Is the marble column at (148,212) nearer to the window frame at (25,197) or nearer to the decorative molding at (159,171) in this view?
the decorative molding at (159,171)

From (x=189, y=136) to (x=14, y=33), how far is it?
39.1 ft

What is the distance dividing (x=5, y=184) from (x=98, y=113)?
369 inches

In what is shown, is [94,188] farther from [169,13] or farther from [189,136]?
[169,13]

□ □ □

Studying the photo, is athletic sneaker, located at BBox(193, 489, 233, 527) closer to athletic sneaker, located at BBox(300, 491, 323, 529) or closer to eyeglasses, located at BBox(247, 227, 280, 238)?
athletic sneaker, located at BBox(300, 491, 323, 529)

□ □ □

▶ _WHAT IS REQUIRED_
Locate every line in the records that contains the word "decorative" and copy each of those lines out in full.

▶ _TASK OUTPUT_
Is the marble column at (148,212) nearer to the window frame at (25,197) or nearer to the decorative molding at (159,171) in this view?
the decorative molding at (159,171)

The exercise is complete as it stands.